• _Text provided_
- - -

Main

XML Parsers Archives

June 28, 2007

Apache Xerces

The Xerces Java Parser 1.4.4 supports the XML 1.0 recommendation and contains advanced parser functionality, such as support for the W3C's XML Schema recommendation version 1.0, DOM Level 2 version 1.0, and SAX Version 2, in addition to supporting the industry-standard DOM Level 1 and SAX version 1 APIs.

Apache Xerces is a collaborative software development project dedicated to providing robust, full-featured, commercial-quality, and freely available XML parsers and closely related technologies on a wide variety of platforms supporting several languages. This project is managed in cooperation with various individuals worldwide (both independent and company-affiliated experts), who use the Internet to communicate, plan, and develop XML software and related documentation.

Apache Xerces exists to promote the use of XML. We view XML as a compelling paradigm that structures data as information, thereby facilitating the exchange, transformation, and presentation of knowledge. The ability to transform raw data into usable information has great potential to improve the functionality and use of information systems. We intend to build freely available XML parsers and closely related technologies in order to engender such improvements.

The Apache Xerces parsers support standard APIs (formal, de facto, or proposed). They are designed to be high performance, reliable, and easy to use. To facilitate easy porting of ideas between languages, the API's supported should be as similar as possible, given the constraints of the languages and existing architectures. Apache Xerces parsers should also be designed to work efficiently with other Apache projects that deal with XML whenever possible.

We believe that the best way to further these goals is by having both individuals and corporations collaborate on the best possible infrastructure, APIs, code, testing, and release cycles. Components must be vendor neutral and usable as core components for all.

In order to achieve a coherent architecture between Apache Xerces parsers and other components and applications, standards (formal or de facto) will be used as much as possible for both protocols and APIs. Where appropriate, experiences and lessons learned will be fed back to standards bodies in an effort to assist in the development of those standards. We will also encourage the innovation of new protocols, APIs, and components in order to seed new concepts not yet defined by standards.

- - -

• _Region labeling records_

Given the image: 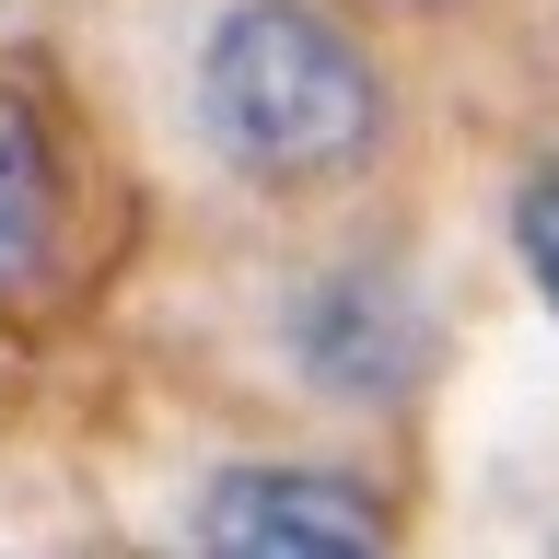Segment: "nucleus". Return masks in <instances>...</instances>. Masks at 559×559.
<instances>
[{"instance_id": "nucleus-1", "label": "nucleus", "mask_w": 559, "mask_h": 559, "mask_svg": "<svg viewBox=\"0 0 559 559\" xmlns=\"http://www.w3.org/2000/svg\"><path fill=\"white\" fill-rule=\"evenodd\" d=\"M199 129L257 199H326L384 164L396 94L326 0H234L199 47Z\"/></svg>"}, {"instance_id": "nucleus-5", "label": "nucleus", "mask_w": 559, "mask_h": 559, "mask_svg": "<svg viewBox=\"0 0 559 559\" xmlns=\"http://www.w3.org/2000/svg\"><path fill=\"white\" fill-rule=\"evenodd\" d=\"M513 257H524V280H536V304L559 314V164L513 187Z\"/></svg>"}, {"instance_id": "nucleus-6", "label": "nucleus", "mask_w": 559, "mask_h": 559, "mask_svg": "<svg viewBox=\"0 0 559 559\" xmlns=\"http://www.w3.org/2000/svg\"><path fill=\"white\" fill-rule=\"evenodd\" d=\"M396 12H466V0H396Z\"/></svg>"}, {"instance_id": "nucleus-4", "label": "nucleus", "mask_w": 559, "mask_h": 559, "mask_svg": "<svg viewBox=\"0 0 559 559\" xmlns=\"http://www.w3.org/2000/svg\"><path fill=\"white\" fill-rule=\"evenodd\" d=\"M70 269V140L24 70H0V314L47 304Z\"/></svg>"}, {"instance_id": "nucleus-3", "label": "nucleus", "mask_w": 559, "mask_h": 559, "mask_svg": "<svg viewBox=\"0 0 559 559\" xmlns=\"http://www.w3.org/2000/svg\"><path fill=\"white\" fill-rule=\"evenodd\" d=\"M210 559H373L396 548V501L349 466H234L199 501Z\"/></svg>"}, {"instance_id": "nucleus-2", "label": "nucleus", "mask_w": 559, "mask_h": 559, "mask_svg": "<svg viewBox=\"0 0 559 559\" xmlns=\"http://www.w3.org/2000/svg\"><path fill=\"white\" fill-rule=\"evenodd\" d=\"M292 373L338 408H396L431 373V304L396 257H349V269L292 292Z\"/></svg>"}]
</instances>
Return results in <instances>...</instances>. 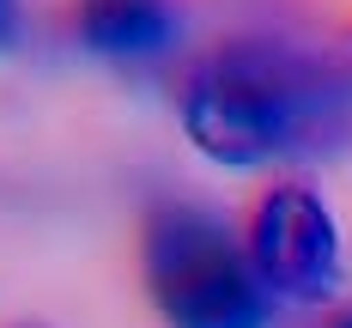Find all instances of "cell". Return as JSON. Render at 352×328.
<instances>
[{"mask_svg":"<svg viewBox=\"0 0 352 328\" xmlns=\"http://www.w3.org/2000/svg\"><path fill=\"white\" fill-rule=\"evenodd\" d=\"M182 128L195 152L225 171L310 158L352 134V73L274 36H243L195 61Z\"/></svg>","mask_w":352,"mask_h":328,"instance_id":"cell-1","label":"cell"},{"mask_svg":"<svg viewBox=\"0 0 352 328\" xmlns=\"http://www.w3.org/2000/svg\"><path fill=\"white\" fill-rule=\"evenodd\" d=\"M140 267L170 328H267L274 298L255 280L249 250L207 207H158L140 237Z\"/></svg>","mask_w":352,"mask_h":328,"instance_id":"cell-2","label":"cell"},{"mask_svg":"<svg viewBox=\"0 0 352 328\" xmlns=\"http://www.w3.org/2000/svg\"><path fill=\"white\" fill-rule=\"evenodd\" d=\"M249 267L255 280L267 286V298H285V304H322L340 286V225L322 207L316 188L304 182H280L255 201L249 213Z\"/></svg>","mask_w":352,"mask_h":328,"instance_id":"cell-3","label":"cell"},{"mask_svg":"<svg viewBox=\"0 0 352 328\" xmlns=\"http://www.w3.org/2000/svg\"><path fill=\"white\" fill-rule=\"evenodd\" d=\"M73 31L91 55L146 61L176 43L182 12H176V0H73Z\"/></svg>","mask_w":352,"mask_h":328,"instance_id":"cell-4","label":"cell"},{"mask_svg":"<svg viewBox=\"0 0 352 328\" xmlns=\"http://www.w3.org/2000/svg\"><path fill=\"white\" fill-rule=\"evenodd\" d=\"M12 31H19V12H12V0H0V43H12Z\"/></svg>","mask_w":352,"mask_h":328,"instance_id":"cell-5","label":"cell"},{"mask_svg":"<svg viewBox=\"0 0 352 328\" xmlns=\"http://www.w3.org/2000/svg\"><path fill=\"white\" fill-rule=\"evenodd\" d=\"M12 328H49V322H12Z\"/></svg>","mask_w":352,"mask_h":328,"instance_id":"cell-6","label":"cell"},{"mask_svg":"<svg viewBox=\"0 0 352 328\" xmlns=\"http://www.w3.org/2000/svg\"><path fill=\"white\" fill-rule=\"evenodd\" d=\"M334 328H352V316H340V322H334Z\"/></svg>","mask_w":352,"mask_h":328,"instance_id":"cell-7","label":"cell"}]
</instances>
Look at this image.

- - -

• _To-do list_
• a. Reproduce word for word the passage of the Apache Xerces page above, starting at "In order to achieve" and ending at "defined by standards.".
• b. Extend the Apache Xerces page above, picking up after its final sentence.

• _Responses_
• a.
In order to achieve a coherent architecture between Apache Xerces parsers and other components and applications, standards (formal or de facto) will be used as much as possible for both protocols and APIs. Where appropriate, experiences and lessons learned will be fed back to standards bodies in an effort to assist in the development of those standards. We will also encourage the innovation of new protocols, APIs, and components in order to seed new concepts not yet defined by standards.

• b.
Apache Xerces Project Home Page
http://xerces.apache.org/xerces-j/

Download Apache Xerces
http://archive.apache.org/dist/xml/xerces-j/

Apache XMLBeans

XMLBeans is a technology for accessing XML by binding it to Java types. XMLBeans provides several ways to get at the XML, including:

* Through XML schema that has been compiled to generate Java types that represent schema types. In this way, you can access instances of the schema through JavaBeans-style accessors after the fashion of "getFoo" and "setFoo".

The XMLBeans API also allows you to reflect into the XML schema itself through an XML Schema Object model.
* A cursor model through which you can traverse the full XML infoset.
* Support for XML DOM.


XMLBeans provides intuitive ways to handle XML that make it easier for you to access and manipulate XML data and documents in Java.

Characteristics of XMLBeans approach to XML:

* It provides a familiar Java object-based view of XML data without losing access to the original, native XML structure.

* The XML's integrity as a document is not lost with XMLBeans. XML-oriented APIs commonly take the XML apart in order to bind to its parts. With XMLBeans, the entire XML instance document is handled as a whole. The XML data is stored in memory as XML. This means that the document order is preserved as well as the original element content with whitespace.

* With types generated from schema, access to XML instances is through JavaBean-like accessors, with get and set methods.

* It is designed with XML schema in mind from the beginning — XMLBeans supports all XML schema definitions.

* Access to XML is fast.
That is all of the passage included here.